Improving product recommendation systems using sentiment analysis

Aakash Goel
Data Science at Microsoft
8 min readJul 5, 2022


When customers are looking to make an online purchase, an important factor involved in their search process is how quickly they are able to locate an item they want to buy. The use of recommendation systems is an important way to help link customers with what they are looking for.

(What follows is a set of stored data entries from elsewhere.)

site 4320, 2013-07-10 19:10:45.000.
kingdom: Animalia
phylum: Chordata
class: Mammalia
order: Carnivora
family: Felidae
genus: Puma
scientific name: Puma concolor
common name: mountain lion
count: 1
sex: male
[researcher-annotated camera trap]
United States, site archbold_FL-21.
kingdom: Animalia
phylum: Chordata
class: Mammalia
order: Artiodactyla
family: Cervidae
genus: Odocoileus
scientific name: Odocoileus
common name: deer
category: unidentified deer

Recommendation systems learn from customers as they interact online and suggest products that customers are likely to find valuable among all the available alternatives.

Problem statement

It is commonplace for electronic commerce platforms to ask their users to rate and review the products they offer. Users typically check these product reviews for positive responses or higher ratings from other purchasers, to help determine whether a product is considered good to buy, or for negative responses or lower ratings to help determine whether a product is not considered a good buy. As a result, both ratings (numbers) and reviews (text) can be used to generate better product recommendations instead of relying only on ratings. In this way, a defining characteristic of better product recommendations is that whatever products are suggested by the recommendation system should have positive sentiment as well.

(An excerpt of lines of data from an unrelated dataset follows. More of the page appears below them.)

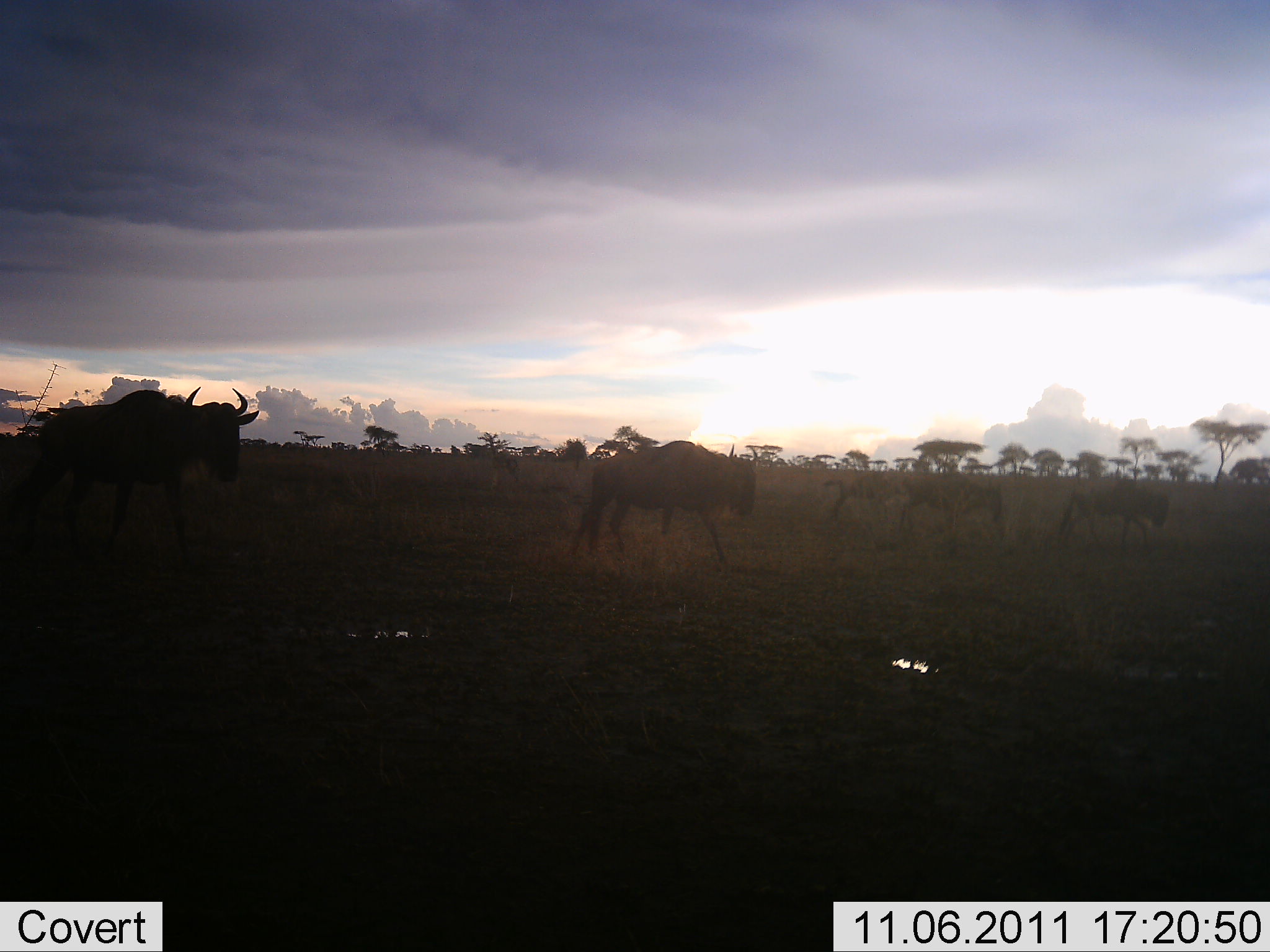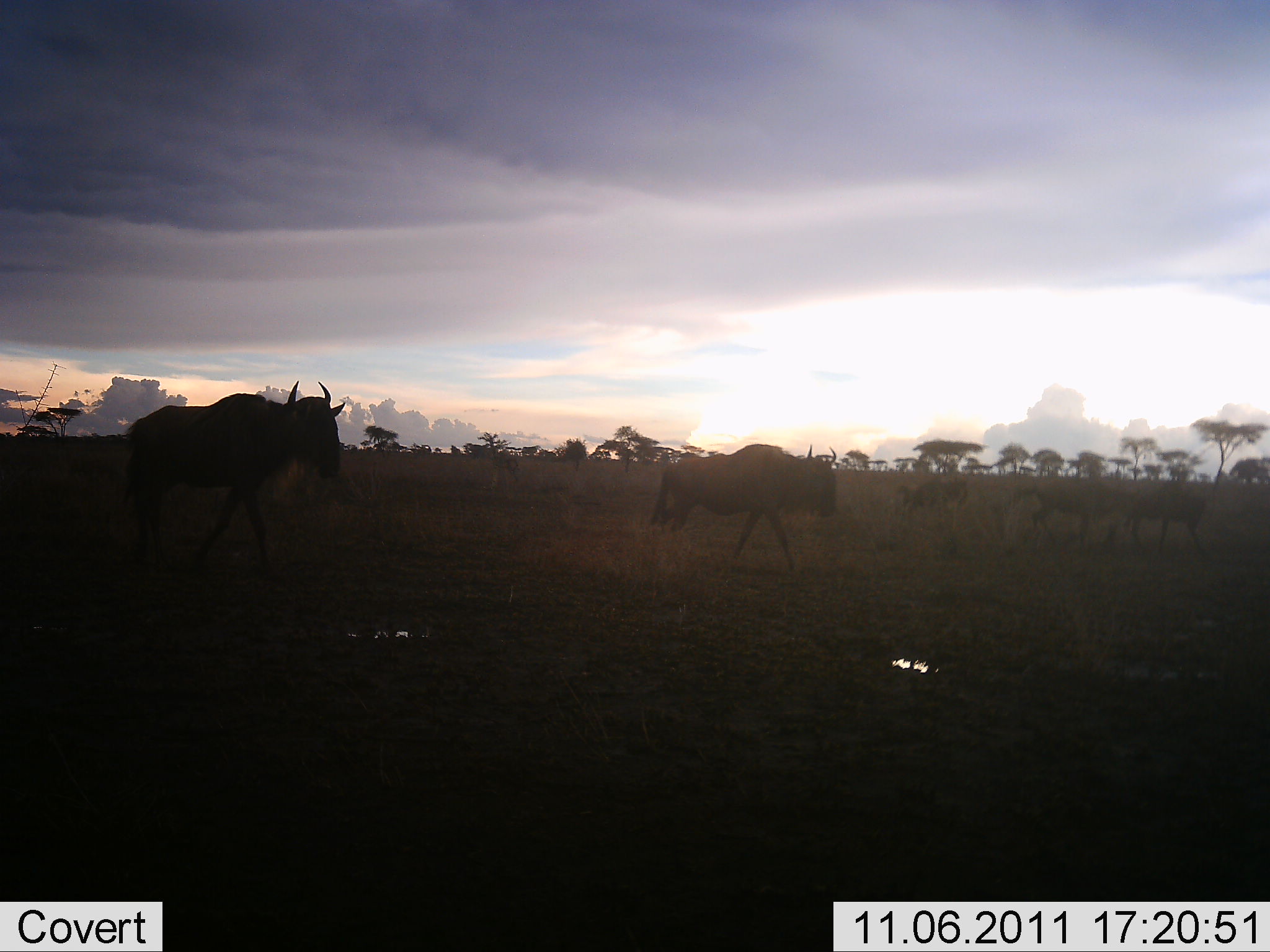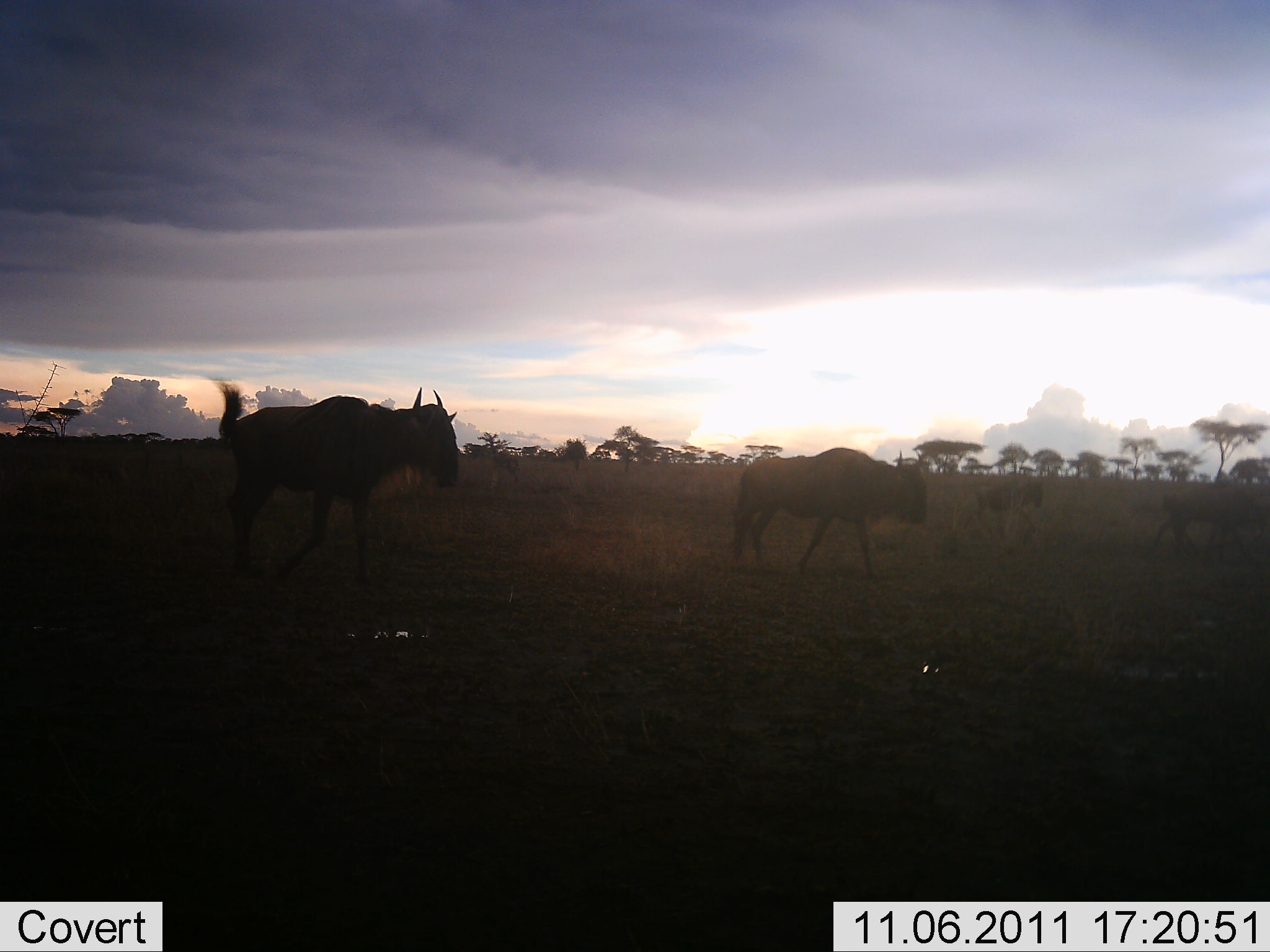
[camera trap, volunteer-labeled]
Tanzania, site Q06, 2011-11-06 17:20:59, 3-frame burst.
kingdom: Animalia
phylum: Chordata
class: Mammalia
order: Artiodactyla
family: Bovidae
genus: Connochaetes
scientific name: Connochaetes taurinus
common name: blue wildebeest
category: wildebeest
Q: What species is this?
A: Wildebeest (blue wildebeest) (Connochaetes taurinus).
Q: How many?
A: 5.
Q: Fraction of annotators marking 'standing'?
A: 10%.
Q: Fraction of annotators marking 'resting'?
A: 0%.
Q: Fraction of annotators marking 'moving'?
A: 90%.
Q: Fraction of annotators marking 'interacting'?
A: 0%.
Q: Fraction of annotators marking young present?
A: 10%.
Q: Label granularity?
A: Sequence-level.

How to approach the problem?

When both reviews and ratings are available, there are three steps involved in recommending products to users.

  • Step 1: Build the product recommendation system using a User-User–based approach.
  • Step 2: Build sentiment analysis using logistic regression.
  • Step 3: Connect the dots — improve product recommendations using sentiment analysis.
Figure 1: Steps to follow in approaching the product recommendation problem.

Recommendation systems filter data by using different algorithms and recommending the most relevant items to a wide variety of users. This is accomplished by taking into consideration past user behavior on a platform as a basis for products to recommend to the user as these products are estimated to be those most likely for the user to buy. In this way, recommendation systems not only present an opportunity to generate more revenue, but also to personalize the user journey.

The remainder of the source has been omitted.